In the movie version of this film that unfortunately cannot capture the pathos of the mean urban streets Frank Sinatra plays the lead role of the Frankie Machine in a very understated way. He gives an extremely strong performance, especially in those scenes when he is going `cold turkey' to break his habit. Probably overrated as a singer Sinatra nevertheless was underrated as an actor, especially in his early career (think From Here to Eternity, Some Came Running and Suddenly). Kudos Frank. Kim Novak as his love interest and Eleanor Parker as his wife also stand out.
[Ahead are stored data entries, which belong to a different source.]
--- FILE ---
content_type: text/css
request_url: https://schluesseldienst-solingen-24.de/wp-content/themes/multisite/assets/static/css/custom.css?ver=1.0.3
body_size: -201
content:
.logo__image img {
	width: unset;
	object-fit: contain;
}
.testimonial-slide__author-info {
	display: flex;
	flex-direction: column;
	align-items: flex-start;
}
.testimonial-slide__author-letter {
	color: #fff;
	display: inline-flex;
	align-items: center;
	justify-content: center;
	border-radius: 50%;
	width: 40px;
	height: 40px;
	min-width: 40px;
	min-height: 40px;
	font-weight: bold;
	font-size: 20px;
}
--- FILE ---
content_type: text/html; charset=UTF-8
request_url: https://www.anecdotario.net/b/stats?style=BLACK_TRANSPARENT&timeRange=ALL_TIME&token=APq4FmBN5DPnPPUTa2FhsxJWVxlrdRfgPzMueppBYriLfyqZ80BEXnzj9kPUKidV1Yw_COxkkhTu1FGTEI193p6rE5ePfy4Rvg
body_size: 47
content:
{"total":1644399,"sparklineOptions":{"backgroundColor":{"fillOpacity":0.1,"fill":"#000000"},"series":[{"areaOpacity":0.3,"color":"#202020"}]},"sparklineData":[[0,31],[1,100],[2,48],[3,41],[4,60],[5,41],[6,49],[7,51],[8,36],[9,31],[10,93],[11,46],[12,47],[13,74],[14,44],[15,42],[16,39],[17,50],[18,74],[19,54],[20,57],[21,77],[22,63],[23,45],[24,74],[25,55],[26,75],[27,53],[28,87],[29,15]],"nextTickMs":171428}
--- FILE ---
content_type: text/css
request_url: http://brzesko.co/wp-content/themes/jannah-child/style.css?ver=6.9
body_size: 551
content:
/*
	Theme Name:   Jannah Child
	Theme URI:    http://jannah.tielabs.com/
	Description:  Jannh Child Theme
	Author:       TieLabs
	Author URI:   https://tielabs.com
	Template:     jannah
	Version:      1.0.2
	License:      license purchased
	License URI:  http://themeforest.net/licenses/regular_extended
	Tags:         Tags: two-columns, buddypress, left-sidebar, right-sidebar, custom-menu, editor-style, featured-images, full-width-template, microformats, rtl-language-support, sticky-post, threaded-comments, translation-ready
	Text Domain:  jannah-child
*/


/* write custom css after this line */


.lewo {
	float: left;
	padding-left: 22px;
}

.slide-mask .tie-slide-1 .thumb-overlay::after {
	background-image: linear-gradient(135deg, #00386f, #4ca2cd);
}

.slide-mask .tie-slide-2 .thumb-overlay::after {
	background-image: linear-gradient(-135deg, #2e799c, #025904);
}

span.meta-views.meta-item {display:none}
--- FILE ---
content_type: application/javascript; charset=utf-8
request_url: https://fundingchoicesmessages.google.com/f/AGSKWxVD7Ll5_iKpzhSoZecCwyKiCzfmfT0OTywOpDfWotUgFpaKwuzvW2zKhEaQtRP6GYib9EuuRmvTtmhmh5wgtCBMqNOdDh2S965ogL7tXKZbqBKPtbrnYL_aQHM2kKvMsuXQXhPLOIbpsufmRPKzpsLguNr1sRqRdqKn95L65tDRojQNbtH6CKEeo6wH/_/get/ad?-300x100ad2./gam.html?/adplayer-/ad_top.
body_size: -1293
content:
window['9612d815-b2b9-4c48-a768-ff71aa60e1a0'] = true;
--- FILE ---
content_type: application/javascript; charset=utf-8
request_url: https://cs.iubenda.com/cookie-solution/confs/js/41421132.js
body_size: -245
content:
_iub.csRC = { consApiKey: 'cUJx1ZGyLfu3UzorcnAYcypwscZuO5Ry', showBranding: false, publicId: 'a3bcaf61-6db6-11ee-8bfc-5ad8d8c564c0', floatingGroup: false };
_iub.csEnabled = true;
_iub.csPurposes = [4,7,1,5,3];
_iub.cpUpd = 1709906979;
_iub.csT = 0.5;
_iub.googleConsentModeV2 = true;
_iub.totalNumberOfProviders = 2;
Rated by buyers 3 out of 5 stars - The Horrors of Addiction
This B&W film begins in an urban area in the 1950s ("Hot Dogs 10 cents") that seems like a Hollywood setting. Frankie gets off the bus and steps into a beer joint. "The monkey is gone", he has been in Lexington and kicked the habit. Frankie has big plans for his future. His wife welcomes him back. $50 a month goes a long way. Frankie must break with his past as a card dealer to keep straight. His wife Zosche wants more time with him. Frankie turns down his old job as a card dealer, but the police arrest him for wearing a $37 suit. The card game owner will bail him out if he returns to work (some double dealing here?). Frankie likes Molly but won't leave his wife. He has a chance to audition as a drummer for big band (but this form of entertainment was becoming obsolete). Frankie tells Molly about his past problem with drugs; he had to cheat at cards for money.

Louie arranged a big game with new players, but Frankie didn't show up for the game. Frankie is afraid to work as a card dealer in case he gets arrested again. Louie says "$250 pays a lot of doctor bills". Frankie joins Louie and they walk away. Molly knows what happened and makes a decision. Frankie deals cards at an illegal game. Thousands are wagered, the losers are angry at the dealer. Are they running a clean game? The players are addicted to their game while they are winning. Then something happens to end the game. What about that audition?

There is a dramatic confrontation that ends badly. The police question Zosche about it, but she says she was sleeping and heard nothing. Can Frankie quit "cold turkey"? Will they show the torments of withdrawal symptoms? "The newspapers can't twist your statements if you don't talk to them." Then there is a miraculous recovery for someone, and a dramatic ending to this story that ties up the loose ends. The story of addictions overlays a romantic triangle and a murder mystery. It certainly tested the limits of the Hollywood Production Code.